- Cheshmeh Mahi Location within Iran Cheshmeh Mahi Location within Ilam Province
- Coordinates: 33°43′50″N 47°08′26″E﻿ / ﻿33.73056°N 47.14056°E
- Country: Iran
- Province: Ilam
- County: Holeylan
- District: Jazman
- Rural District: Darbid

Population (2016)
- • Total: 827
- Time zone: UTC+3:30 (IRST)

= Cheshmeh Mahi, Ilam =

Village in Ilam province, Iran

Cheshmeh Mahi (چشمه ماهي) (Note: Also romanized as Cheshmeh Māhī; also known as Sāmān) is a village in Darbid Rural District of Jazman District, Holeylan County, Ilam province, Iran, serving as capital of the district.

==Demographics==
===Ethnicity===
The village is populated by Kurds.

===Population===
At the time of the 2006 National Census, the village's population wa 816 in 161 households, when it was in Holeylan Rural District (Note: Renamed Guran Rural District) of the former Holeylan District of Chardavol County.

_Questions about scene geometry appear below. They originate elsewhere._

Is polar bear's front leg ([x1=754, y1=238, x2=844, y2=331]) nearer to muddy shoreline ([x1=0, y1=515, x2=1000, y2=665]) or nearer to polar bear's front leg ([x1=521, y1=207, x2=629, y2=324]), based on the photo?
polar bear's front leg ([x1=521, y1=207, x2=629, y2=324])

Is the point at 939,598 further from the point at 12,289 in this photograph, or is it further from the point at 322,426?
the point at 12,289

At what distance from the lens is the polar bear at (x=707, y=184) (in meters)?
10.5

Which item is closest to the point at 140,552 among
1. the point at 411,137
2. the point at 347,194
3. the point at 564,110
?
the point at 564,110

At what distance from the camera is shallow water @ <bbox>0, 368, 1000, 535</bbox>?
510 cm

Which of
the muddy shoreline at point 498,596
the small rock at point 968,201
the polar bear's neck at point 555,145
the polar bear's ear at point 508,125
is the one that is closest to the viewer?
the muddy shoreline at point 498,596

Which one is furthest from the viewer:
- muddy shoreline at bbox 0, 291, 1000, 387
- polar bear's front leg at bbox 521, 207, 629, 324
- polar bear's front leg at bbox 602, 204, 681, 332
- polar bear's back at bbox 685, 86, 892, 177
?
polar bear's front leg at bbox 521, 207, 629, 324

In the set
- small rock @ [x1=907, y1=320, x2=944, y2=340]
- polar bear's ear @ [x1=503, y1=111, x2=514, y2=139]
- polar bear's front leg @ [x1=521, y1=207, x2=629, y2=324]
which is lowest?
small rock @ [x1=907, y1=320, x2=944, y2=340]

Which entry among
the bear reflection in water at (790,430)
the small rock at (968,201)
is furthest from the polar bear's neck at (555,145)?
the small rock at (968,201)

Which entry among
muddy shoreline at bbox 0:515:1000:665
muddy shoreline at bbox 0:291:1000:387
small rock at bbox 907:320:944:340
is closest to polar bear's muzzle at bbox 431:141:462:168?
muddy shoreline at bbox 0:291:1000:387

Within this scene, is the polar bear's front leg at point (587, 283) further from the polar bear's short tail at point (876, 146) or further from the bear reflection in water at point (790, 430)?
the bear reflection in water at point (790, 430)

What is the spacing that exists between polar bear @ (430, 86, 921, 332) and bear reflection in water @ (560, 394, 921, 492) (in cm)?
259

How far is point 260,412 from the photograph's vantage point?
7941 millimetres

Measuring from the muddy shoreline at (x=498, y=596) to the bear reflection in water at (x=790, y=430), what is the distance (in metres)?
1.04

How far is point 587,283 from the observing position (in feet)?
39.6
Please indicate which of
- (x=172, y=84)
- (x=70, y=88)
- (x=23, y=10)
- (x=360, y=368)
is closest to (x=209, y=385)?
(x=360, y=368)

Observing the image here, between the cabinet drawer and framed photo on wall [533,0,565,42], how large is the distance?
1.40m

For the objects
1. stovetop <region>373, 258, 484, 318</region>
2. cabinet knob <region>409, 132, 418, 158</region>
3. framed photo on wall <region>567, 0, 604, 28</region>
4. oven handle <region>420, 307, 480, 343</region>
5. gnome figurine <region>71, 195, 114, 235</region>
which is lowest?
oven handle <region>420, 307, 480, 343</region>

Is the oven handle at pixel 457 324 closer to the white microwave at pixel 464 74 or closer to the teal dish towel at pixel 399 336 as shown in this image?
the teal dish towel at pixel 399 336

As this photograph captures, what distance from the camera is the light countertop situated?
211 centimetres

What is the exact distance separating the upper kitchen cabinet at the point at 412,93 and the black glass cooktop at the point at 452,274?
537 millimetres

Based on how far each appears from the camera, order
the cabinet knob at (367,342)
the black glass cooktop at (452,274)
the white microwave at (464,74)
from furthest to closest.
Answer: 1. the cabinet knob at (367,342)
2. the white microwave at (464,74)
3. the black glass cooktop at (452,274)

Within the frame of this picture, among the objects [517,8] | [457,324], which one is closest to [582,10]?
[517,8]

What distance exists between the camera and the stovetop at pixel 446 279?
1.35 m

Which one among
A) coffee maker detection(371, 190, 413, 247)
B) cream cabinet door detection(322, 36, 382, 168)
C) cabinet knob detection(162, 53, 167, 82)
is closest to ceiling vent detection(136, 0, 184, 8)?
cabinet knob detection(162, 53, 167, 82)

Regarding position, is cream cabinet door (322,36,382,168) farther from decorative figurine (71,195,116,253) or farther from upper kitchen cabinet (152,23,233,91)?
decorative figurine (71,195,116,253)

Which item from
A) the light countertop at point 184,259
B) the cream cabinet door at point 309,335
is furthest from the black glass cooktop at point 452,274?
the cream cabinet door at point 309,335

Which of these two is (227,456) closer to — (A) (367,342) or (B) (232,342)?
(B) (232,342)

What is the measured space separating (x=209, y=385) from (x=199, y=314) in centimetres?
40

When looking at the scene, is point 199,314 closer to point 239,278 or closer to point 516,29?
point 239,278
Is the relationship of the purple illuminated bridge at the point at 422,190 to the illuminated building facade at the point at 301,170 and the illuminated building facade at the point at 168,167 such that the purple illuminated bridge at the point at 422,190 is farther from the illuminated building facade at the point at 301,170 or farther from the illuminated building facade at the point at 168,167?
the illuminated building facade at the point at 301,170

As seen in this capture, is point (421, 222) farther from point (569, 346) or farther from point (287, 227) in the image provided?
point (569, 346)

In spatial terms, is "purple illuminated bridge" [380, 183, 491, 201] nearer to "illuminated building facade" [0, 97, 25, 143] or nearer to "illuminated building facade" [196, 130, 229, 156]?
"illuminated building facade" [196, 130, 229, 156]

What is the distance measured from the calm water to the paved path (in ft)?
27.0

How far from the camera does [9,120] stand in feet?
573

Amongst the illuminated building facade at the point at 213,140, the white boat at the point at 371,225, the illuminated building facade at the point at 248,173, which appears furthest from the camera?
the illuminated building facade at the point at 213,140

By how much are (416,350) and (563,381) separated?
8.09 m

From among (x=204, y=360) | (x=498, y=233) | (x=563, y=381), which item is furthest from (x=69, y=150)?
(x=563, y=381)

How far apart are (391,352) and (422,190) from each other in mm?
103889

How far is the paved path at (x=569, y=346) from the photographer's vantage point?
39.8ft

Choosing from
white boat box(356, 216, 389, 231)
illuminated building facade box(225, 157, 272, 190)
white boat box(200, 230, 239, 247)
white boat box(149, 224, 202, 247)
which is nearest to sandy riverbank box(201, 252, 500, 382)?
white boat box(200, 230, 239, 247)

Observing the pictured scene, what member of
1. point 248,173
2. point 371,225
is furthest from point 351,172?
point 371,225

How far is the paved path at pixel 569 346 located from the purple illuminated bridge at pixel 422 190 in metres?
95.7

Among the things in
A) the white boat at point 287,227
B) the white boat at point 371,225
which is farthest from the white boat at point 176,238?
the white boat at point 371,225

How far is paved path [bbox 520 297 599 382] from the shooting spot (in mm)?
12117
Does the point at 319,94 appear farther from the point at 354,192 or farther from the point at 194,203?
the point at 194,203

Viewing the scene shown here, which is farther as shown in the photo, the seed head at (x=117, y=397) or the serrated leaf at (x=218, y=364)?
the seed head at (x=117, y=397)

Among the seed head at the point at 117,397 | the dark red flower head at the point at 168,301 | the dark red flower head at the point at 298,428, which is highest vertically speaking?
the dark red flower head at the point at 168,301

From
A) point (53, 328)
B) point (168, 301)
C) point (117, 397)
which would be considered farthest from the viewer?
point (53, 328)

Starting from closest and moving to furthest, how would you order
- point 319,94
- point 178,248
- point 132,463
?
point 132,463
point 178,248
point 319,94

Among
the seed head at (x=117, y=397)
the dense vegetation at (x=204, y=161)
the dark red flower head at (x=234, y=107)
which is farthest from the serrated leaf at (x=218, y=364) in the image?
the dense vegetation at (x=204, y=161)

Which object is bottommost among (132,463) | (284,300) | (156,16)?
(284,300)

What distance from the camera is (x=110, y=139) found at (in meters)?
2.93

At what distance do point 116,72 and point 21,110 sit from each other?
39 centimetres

The following census in 2011 counted 597 people in 148 households. The 2016 census measured the population of the village as 827 people in 246 households.

In 2018, the district was separated from the county in the establishment of Holeylan County. The rural district was transferred to the new Central District and renamed Guran Rural District. Cheshmeh Mahi was transferred to Darbid Rural District created in the new Jazman District.